Wednesday, August 23, 2017

sorJOYrow

A truism of life: sorrow and JOY often mix.

Proverbs 14:13… “Even in laughter, the heart may ache, and rejoicing may end in grief.”

One of the Top 10 joys of my life was the night I gave birth to my first child.  One of the Top 3 sorrows of my life (so far) was the morning decades later when I buried him.

Unspeakable joy fills my heart when I remember the days before the illness set in—and even the days afterward when David triumphed in remarkable ways over all that burdened him.  Yet, sorrow remains knowing that all he could’ve been was lost to something that’s so consuming and so pervasive in our world today.  Sorrow not only for me and for Mike, but for every parent who needs to make a hard decision or who passes through a dark, painful valley.

So it is with most children.  So it is even more with children who are plagued with a mental illness.

So, too, it is something that God himself knows first-hand and can walk through with us.

“So God created mankind in his own image…and He blessed them...”  Such JOY!

“The Lord saw how great man’s wickedness had become…and his heart was deeply troubled…”  “The waters rose and covered the mountains…and every living thing that moved on land perished…”  Such SORROW!

He knows our joy, and He feels our sadness.  He blesses our lives, and He supports our ‘tough calls’.  He’s our strength and our comforter, especially through life’s difficult seasons.

Some words of wisdom from all this…
Pursue joy and blessing despite the risk of sorrow.
Don’t let today’s grief erase yesterday’s joy—nor constrain tomorrow’s choices.
Run to God in both joy and sadness—first in thanks, then for guidance and comfort.


Wednesday, August 9, 2017

Aim For A New Point On The Horizon

While it’s important to carefully choose the story you tell yourself, it’s also important to accept reality and adjust as needed.


William Arthur Ward wrote…
“The pessimist complains about the wind; the optimist expects it to change; the realist adjusts the sails.”

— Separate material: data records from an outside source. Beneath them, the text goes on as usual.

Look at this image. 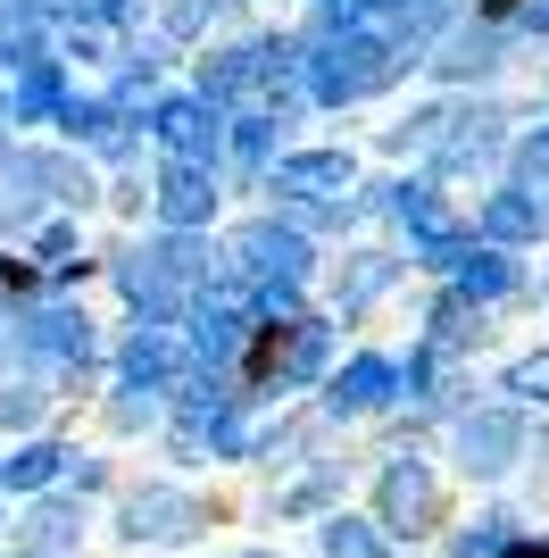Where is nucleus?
Listing matches in <instances>:
<instances>
[{
    "label": "nucleus",
    "mask_w": 549,
    "mask_h": 558,
    "mask_svg": "<svg viewBox=\"0 0 549 558\" xmlns=\"http://www.w3.org/2000/svg\"><path fill=\"white\" fill-rule=\"evenodd\" d=\"M383 517L400 525V534H425V525H434V484H425L416 466H391V484H383Z\"/></svg>",
    "instance_id": "nucleus-1"
},
{
    "label": "nucleus",
    "mask_w": 549,
    "mask_h": 558,
    "mask_svg": "<svg viewBox=\"0 0 549 558\" xmlns=\"http://www.w3.org/2000/svg\"><path fill=\"white\" fill-rule=\"evenodd\" d=\"M192 525H200V509H192V500L150 492V500H134V525H125V534H134V542H175V534H192Z\"/></svg>",
    "instance_id": "nucleus-2"
},
{
    "label": "nucleus",
    "mask_w": 549,
    "mask_h": 558,
    "mask_svg": "<svg viewBox=\"0 0 549 558\" xmlns=\"http://www.w3.org/2000/svg\"><path fill=\"white\" fill-rule=\"evenodd\" d=\"M325 558H383V542L358 525H325Z\"/></svg>",
    "instance_id": "nucleus-3"
},
{
    "label": "nucleus",
    "mask_w": 549,
    "mask_h": 558,
    "mask_svg": "<svg viewBox=\"0 0 549 558\" xmlns=\"http://www.w3.org/2000/svg\"><path fill=\"white\" fill-rule=\"evenodd\" d=\"M251 558H267V550H251Z\"/></svg>",
    "instance_id": "nucleus-4"
}]
</instances>
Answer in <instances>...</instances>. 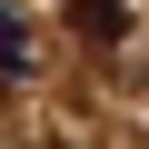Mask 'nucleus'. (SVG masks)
<instances>
[{"label": "nucleus", "mask_w": 149, "mask_h": 149, "mask_svg": "<svg viewBox=\"0 0 149 149\" xmlns=\"http://www.w3.org/2000/svg\"><path fill=\"white\" fill-rule=\"evenodd\" d=\"M70 30H80V40H119L129 10H119V0H70Z\"/></svg>", "instance_id": "f257e3e1"}, {"label": "nucleus", "mask_w": 149, "mask_h": 149, "mask_svg": "<svg viewBox=\"0 0 149 149\" xmlns=\"http://www.w3.org/2000/svg\"><path fill=\"white\" fill-rule=\"evenodd\" d=\"M30 60V40H20V20H10V0H0V70H20Z\"/></svg>", "instance_id": "f03ea898"}]
</instances>
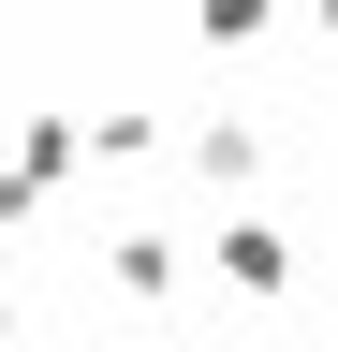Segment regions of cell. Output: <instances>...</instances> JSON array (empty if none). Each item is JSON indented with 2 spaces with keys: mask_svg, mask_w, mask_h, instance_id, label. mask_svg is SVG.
I'll return each instance as SVG.
<instances>
[{
  "mask_svg": "<svg viewBox=\"0 0 338 352\" xmlns=\"http://www.w3.org/2000/svg\"><path fill=\"white\" fill-rule=\"evenodd\" d=\"M221 279H250V294H279V279H294V250L265 235V220H221Z\"/></svg>",
  "mask_w": 338,
  "mask_h": 352,
  "instance_id": "cell-1",
  "label": "cell"
}]
</instances>
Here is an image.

For our family, the breeze blew in pleasant directions for years.  One of my favorite pictures captures the essence of our life at about the fifteen-year mark: Ann, Amanda, and Rachel smiling at an all-family Christmas gathering, the girls in matching dresses that Ann had made.  While the photo didn’t capture the boys, it told of a time when our whole family was happy and healthy, loving and laughing.  We had energy to spare and were creating more memories than the Cabin Notebook could hold.  Life was sweet!

And the dreams Ann and I shared for the years to come were as strong as ever: dreams of Godly children living fulfilling lives; visions of a home full of happy, healthy grandchildren; expectations of deep marital bonding.

But I had my personal dreams, too: after-work hours spent putzing around our mini-farm; weekends filled with fishing and hunting and hiking; quality time with grandkids and close friends; traveling the world with Ann.  Now, I didn’t share all those dreams with Ann, mostly because I didn’t want to put them before hers.  Plus, we were still busy building our family; some things needed to wait, and I was okay with that.

Then the mental illness gale rolled in, and dreams began to drown.  Not only mine, but hers and our kids’, too.  Worse yet, I mourned the losses privately.

No—even worse was that I didn’t try to understand Ann’s pain!  That went on for years, and our marriage, our family, and our relationships suffered.  Only after we shared our highest hopes and deepest disappointments did we together begin to adjust our sails.  Now, that “sharing” wasn’t easy.  It took a lot of time, tears, and effort, and it required that we both listened more with our hearts than with our ears.

In the end, we learned how to bend and how to use those gale-force winds to propel us toward a different point on the horizon, a point that will be just as sweet (but in different ways), a point that we couldn’t have found if not for that noisy, powerful, deadly storm.

Today, we’re confident that when another gale rolls in (and it will!), we’ll adjust our sails to yet a different point in the distance.  Nonetheless, knowing even now that we’ll need to throw some dreams overboard is sobering, but we’ve learned that it’s better to arrive alive than not at all.


What point on the horizon are your sails set for?  If it’s one that threatens to tear your ship apart given the direction the winds are blowing right now, accept realty, adjust accordingly, and arrive alive!